Swansea Bay University Health Board pilots staff mental health programme

Swansea Bay University Health Board (SBUHB), in collaboration with Swansea University and Performing Medicine, announce the success of a pilot programme to improve staff mental health and wellbeing. The pilot focused on self-care and stress management for staff working in mental health services and the learning disabilities unit in SBUHB.

SBUHB identified the wards in which staff experienced high levels of stress, across three hospitals; with more than 80 health professionals participating in the programme and its assessment. Delivered by Performing Medicine, specialists in arts-based healthcare training and research, the interactive workshops encourage healthcare professionals to think about, practise and demonstrate high-quality compassionate care.

The results of the pilot programme strongly demonstrate that it has helped staff cope better with work-related stress, be more confident in their work, and communicate with patients and colleagues in a more engaged and attentive way. The reported outcomes also record an increased awareness into the importance of making time for self-care, and how healthcare workers own wellbeing, non-verbal behaviour, pace and posture affect other people.

There is consistent evidence that NHS staff experience significant stress as a result of the conditions and contexts in which they work, which has been further accentuated during the pandemic, and is reflected in an increase in hospital staff absences across the UK due to mental health issues.

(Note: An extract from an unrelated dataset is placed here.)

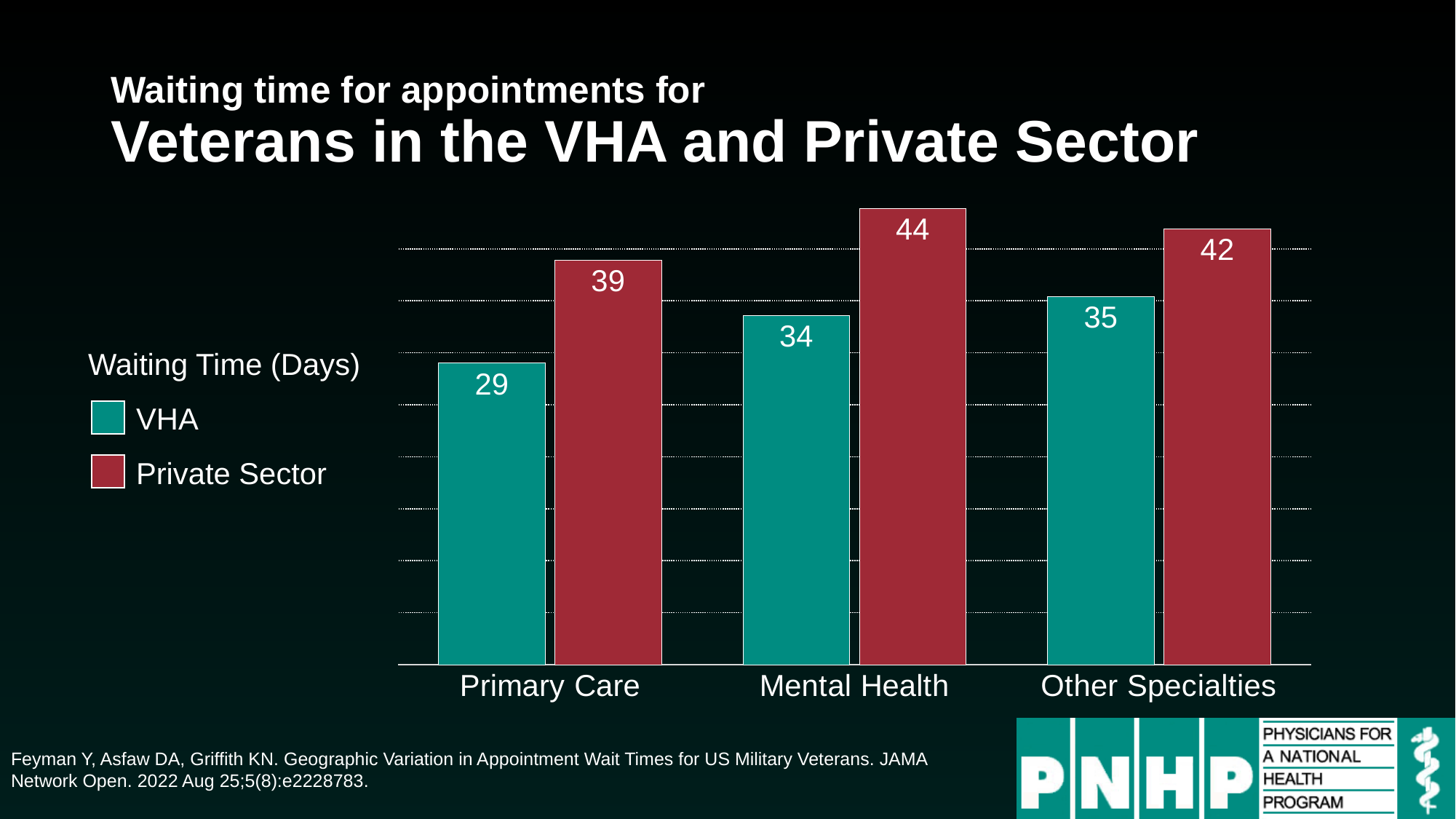
What kind of chart is shown on the slide? Bar chart What is the VHA waiting time for Primary Care? 29 Which category has the highest Private Sector waiting time? Mental Health How many categories are shown on the x axis? 3 What is the Private Sector waiting time for Mental Health? 44 How many series does the legend list? 2 What is the difference between the Private Sector and VHA waiting times for Primary Care? 10 What is the difference between the Private Sector and VHA waiting times for Other Specialties? 7 Which category has the lowest VHA waiting time? Primary Care What is the VHA waiting time for Other Specialties? 35 Which is larger for Mental Health, the VHA or the Private Sector waiting time? Private Sector What unit is the waiting time measured in, according to the legend? Days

Prue Thimbleby, arts in health co-ordinator at SBUHB said, “Stress impacts the quality of life for healthcare professionals both in and out of work, as well as the quality of their care. The Health Board identified that improving staff wellbeing was a high priority and confirmed that mental health staff recorded the highest levels of absenteeism. The impact of this pilot project, led by Performing Medicine, is remarkable and has resulted in significant improvements and meaningful, sustainable change for our frontline staff.”

Jo Mclean, executive director at Performing Medicine said, “As Covid-19 accelerates collaboration between the arts and healthcare, arts-based interventions to increase staff mental health and wellbeing are increasingly being used in the NHS. High levels of stress among healthcare workers is common, and Performing Medicine is very proud to collaborate with Swansea Bay University Health Board and Swansea University to support healthcare professionals to continue to deliver their invaluable work by helping to improve their mental health and wellbeing.”

Following the successful pilot programme, SBUHB has engaged Performing Medicine to deliver further sessions for staff who are struggling with the effects of the pandemic and the stress that it has created.